§ **TASK**: Output the full set of records exactly.

§ **AVAILABLE DATA**:

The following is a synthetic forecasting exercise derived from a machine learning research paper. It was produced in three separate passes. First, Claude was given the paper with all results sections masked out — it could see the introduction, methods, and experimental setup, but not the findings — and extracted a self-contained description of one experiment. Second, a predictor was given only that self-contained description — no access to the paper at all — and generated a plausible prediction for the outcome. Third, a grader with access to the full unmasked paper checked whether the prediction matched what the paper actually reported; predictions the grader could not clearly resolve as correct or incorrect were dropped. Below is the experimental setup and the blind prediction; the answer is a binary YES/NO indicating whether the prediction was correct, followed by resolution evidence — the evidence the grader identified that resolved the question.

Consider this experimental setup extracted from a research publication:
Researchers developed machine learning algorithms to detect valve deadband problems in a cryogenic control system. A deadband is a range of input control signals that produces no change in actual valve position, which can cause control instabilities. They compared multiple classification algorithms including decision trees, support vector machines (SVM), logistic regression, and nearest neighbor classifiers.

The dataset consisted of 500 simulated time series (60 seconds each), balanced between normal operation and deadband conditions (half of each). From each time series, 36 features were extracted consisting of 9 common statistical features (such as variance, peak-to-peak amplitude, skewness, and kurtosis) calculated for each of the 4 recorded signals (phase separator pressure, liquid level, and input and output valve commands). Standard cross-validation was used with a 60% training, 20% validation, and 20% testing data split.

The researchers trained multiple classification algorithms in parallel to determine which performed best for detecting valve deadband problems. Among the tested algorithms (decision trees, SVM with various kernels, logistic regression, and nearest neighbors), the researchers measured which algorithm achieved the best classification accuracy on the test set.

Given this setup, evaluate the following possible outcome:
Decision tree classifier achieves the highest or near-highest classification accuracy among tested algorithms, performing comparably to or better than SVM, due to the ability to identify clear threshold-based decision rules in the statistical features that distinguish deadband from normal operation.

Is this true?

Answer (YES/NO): NO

§ **ANSWER TO THE PROBLEM**:
The following is a synthetic forecasting exercise derived from a machine learning research paper. It was produced in three separate passes. First, Claude was given the paper with all results sections masked out — it could see the introduction, methods, and experimental setup, but not the findings — and extracted a self-contained description of one experiment. Second, a predictor was given only that self-contained description — no access to the paper at all — and generated a plausible prediction for the outcome. Third, a grader with access to the full unmasked paper checked whether the prediction matched what the paper actually reported; predictions the grader could not clearly resolve as correct or incorrect were dropped. Below is the experimental setup and the blind prediction; the answer is a binary YES/NO indicating whether the prediction was correct, followed by resolution evidence — the evidence the grader identified that resolved the question.

Consider this experimental setup extracted from a research publication:
Researchers developed machine learning algorithms to detect valve deadband problems in a cryogenic control system. A deadband is a range of input control signals that produces no change in actual valve position, which can cause control instabilities. They compared multiple classification algorithms including decision trees, support vector machines (SVM), logistic regression, and nearest neighbor classifiers.

The dataset consisted of 500 simulated time series (60 seconds each), balanced between normal operation and deadband conditions (half of each). From each time series, 36 features were extracted consisting of 9 common statistical features (such as variance, peak-to-peak amplitude, skewness, and kurtosis) calculated for each of the 4 recorded signals (phase separator pressure, liquid level, and input and output valve commands). Standard cross-validation was used with a 60% training, 20% validation, and 20% testing data split.

The researchers trained multiple classification algorithms in parallel to determine which performed best for detecting valve deadband problems. Among the tested algorithms (decision trees, SVM with various kernels, logistic regression, and nearest neighbors), the researchers measured which algorithm achieved the best classification accuracy on the test set.

Given this setup, evaluate the following possible outcome:
Decision tree classifier achieves the highest or near-highest classification accuracy among tested algorithms, performing comparably to or better than SVM, due to the ability to identify clear threshold-based decision rules in the statistical features that distinguish deadband from normal operation.

Is this true?

Answer (YES/NO): NO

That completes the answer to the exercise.